Content starts

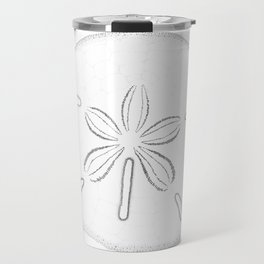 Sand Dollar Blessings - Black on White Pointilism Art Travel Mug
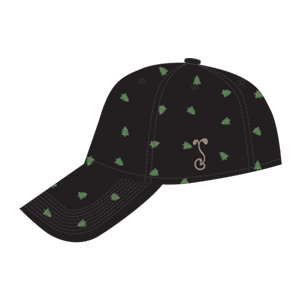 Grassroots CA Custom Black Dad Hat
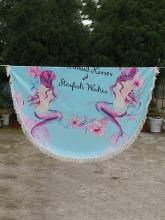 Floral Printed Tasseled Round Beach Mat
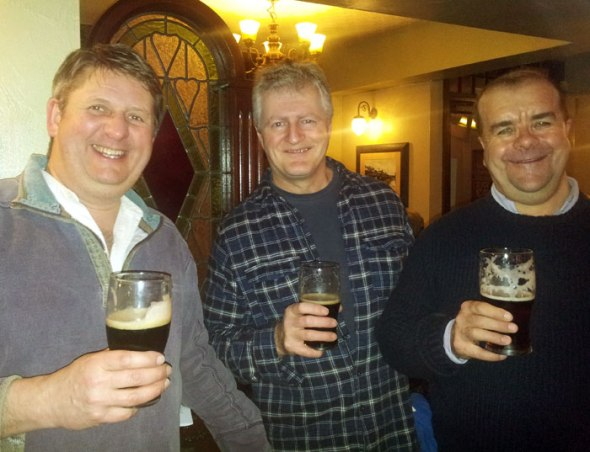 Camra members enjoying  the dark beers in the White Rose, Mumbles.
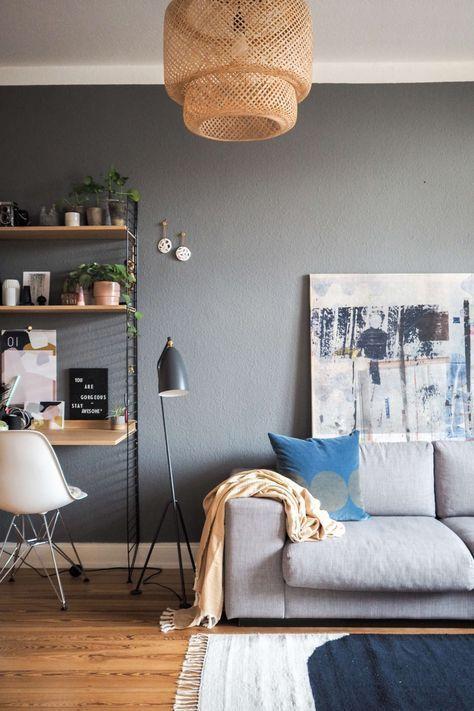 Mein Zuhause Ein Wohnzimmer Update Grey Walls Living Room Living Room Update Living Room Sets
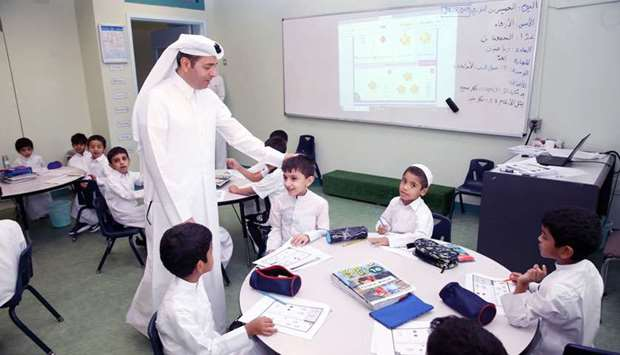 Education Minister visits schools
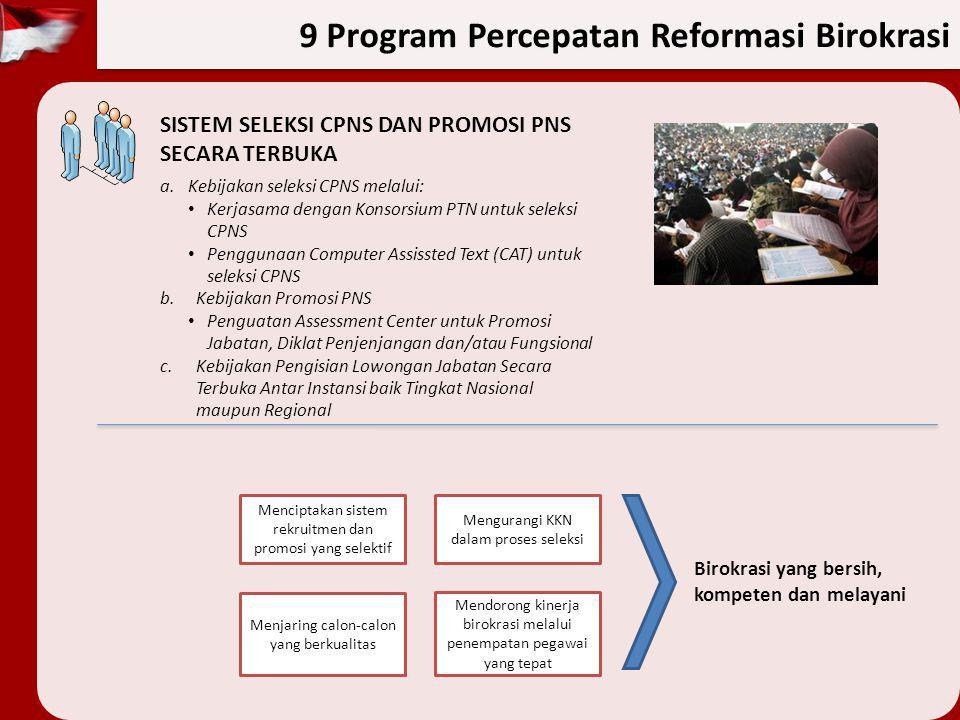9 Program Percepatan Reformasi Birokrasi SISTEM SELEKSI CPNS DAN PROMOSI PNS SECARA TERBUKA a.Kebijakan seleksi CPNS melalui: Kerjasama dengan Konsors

Content ends
Content starts

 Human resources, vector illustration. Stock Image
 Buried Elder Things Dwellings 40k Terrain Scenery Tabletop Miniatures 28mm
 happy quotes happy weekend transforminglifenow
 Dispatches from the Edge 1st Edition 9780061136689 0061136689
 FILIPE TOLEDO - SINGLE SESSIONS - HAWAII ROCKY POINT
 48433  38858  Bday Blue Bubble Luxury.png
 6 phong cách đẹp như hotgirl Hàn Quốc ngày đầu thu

Content ends

## What this task involves
In the data above, the stretch from the line with "Education Minister visits schools" through the line with "9 Program Percepatan" is to be returned exactly, minus any pictures.

## Response
 Education Minister visits schools
9 Program Percepatan Reformasi Birokrasi SISTEM SELEKSI CPNS DAN PROMOSI PNS SECARA TERBUKA a.Kebijakan seleksi CPNS melalui: Kerjasama dengan Konsors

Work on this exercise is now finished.